- DIRECTIONS FOR THIS TASK:
Extend the passage on OLOGY's aim of building bridges between people groups, picking up right after its final sentence.

- EXCERPTED PASSAGE:
_ _ _ _ _

If you have joined an OLOGY gathering in the past, you know that we are interested in building bridges. Connective bridges between people groups-be they professional, religious, racial, or cultural-can serve as a sort of grease to the squeaky gears that make up our social machine. We affirm that the groups we are born into naturally, or choose for ourselves, must too bond themselves that we might know who we are. But all too often those neighbors we do not choose for ourselves serve as a mere inconvenience either to be ignored or obliterated. Clergy and clinicians have thumbed their noses at one another. Religions have burned one another's places of peaceful worship. Races are massacred needlessly and unjustly. In 2020, we have borne witness to the horrors that result from the collapse of these bridges, when the presence of inconvenient neighbors only strengthens the centripetal forces of our in-groups and we leer at those outside with disdain and defensiveness.

_ _ _ _ _

- SUPPLIED ENTRIES:

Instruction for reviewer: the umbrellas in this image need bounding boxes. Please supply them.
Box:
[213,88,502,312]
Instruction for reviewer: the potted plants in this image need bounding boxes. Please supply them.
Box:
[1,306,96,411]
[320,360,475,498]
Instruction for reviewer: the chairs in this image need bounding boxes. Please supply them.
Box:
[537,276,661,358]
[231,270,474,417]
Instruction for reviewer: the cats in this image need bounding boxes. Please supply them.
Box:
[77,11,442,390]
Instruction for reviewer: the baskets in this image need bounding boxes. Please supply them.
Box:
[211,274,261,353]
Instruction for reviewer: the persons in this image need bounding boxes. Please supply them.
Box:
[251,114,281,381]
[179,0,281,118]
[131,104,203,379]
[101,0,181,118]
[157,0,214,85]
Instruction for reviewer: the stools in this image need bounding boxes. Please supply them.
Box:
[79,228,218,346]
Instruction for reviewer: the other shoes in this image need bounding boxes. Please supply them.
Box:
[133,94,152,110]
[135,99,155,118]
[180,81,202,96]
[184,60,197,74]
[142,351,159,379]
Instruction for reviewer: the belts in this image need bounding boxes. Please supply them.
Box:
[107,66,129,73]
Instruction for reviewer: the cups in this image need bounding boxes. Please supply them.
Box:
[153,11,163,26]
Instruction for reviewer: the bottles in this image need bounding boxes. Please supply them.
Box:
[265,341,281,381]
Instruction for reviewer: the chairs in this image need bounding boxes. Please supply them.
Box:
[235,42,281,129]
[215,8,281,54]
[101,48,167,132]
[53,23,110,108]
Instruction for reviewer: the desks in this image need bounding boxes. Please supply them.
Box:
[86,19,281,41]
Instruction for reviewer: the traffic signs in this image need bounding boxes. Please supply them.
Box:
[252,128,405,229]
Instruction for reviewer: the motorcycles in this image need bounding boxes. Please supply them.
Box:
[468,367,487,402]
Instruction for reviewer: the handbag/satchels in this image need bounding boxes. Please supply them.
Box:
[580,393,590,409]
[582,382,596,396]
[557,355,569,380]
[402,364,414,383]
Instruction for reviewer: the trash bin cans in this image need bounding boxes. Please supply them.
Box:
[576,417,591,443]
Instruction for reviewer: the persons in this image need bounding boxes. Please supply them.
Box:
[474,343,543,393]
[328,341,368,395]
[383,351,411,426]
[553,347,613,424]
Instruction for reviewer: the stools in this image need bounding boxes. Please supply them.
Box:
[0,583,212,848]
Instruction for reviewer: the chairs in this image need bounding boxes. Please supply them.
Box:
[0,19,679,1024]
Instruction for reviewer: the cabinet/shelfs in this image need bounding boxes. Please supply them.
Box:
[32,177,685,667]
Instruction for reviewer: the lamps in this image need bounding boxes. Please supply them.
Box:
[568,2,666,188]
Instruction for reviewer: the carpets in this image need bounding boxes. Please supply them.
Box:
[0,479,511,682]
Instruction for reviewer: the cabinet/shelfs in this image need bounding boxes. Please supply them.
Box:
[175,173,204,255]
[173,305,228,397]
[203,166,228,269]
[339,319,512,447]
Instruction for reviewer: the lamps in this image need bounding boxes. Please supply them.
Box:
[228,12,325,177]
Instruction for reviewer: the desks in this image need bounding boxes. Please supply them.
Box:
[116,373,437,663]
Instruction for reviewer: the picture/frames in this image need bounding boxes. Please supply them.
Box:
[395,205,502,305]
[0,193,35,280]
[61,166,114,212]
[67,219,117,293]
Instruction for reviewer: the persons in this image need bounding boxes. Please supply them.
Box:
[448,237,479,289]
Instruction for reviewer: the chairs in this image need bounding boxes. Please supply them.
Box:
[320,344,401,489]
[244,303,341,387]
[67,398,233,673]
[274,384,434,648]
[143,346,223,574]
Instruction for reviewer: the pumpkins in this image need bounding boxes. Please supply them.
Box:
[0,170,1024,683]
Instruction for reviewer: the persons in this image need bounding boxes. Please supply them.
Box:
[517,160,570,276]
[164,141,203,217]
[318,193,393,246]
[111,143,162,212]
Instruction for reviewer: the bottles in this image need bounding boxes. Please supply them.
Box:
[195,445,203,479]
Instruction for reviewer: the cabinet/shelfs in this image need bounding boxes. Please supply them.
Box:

_ _ _ _ _

- WRITTEN RESPONSE:
The act of building bridges between these neighbors is part of the treacherous adventure that is integration. I paraphrase a Christian apologist of old when I write this: We choose our friends; we choose our enemies; but God chooses our neighbors. Hence, they come to us clad in all the careless terrors of nature; they are strange as the stars. But we have to love our neighbors simply because they are there. They are the sample of humanity which has been given to us. And to do so is exciting because it is exacting; it is exacting because it is alive. Building bridges demands of us. It demands us to learn, to listen, and to trust our own sure footing enough to walk in the land of the other. We buttress the bridges with pillars of justice, empathy, and equitable dialogue.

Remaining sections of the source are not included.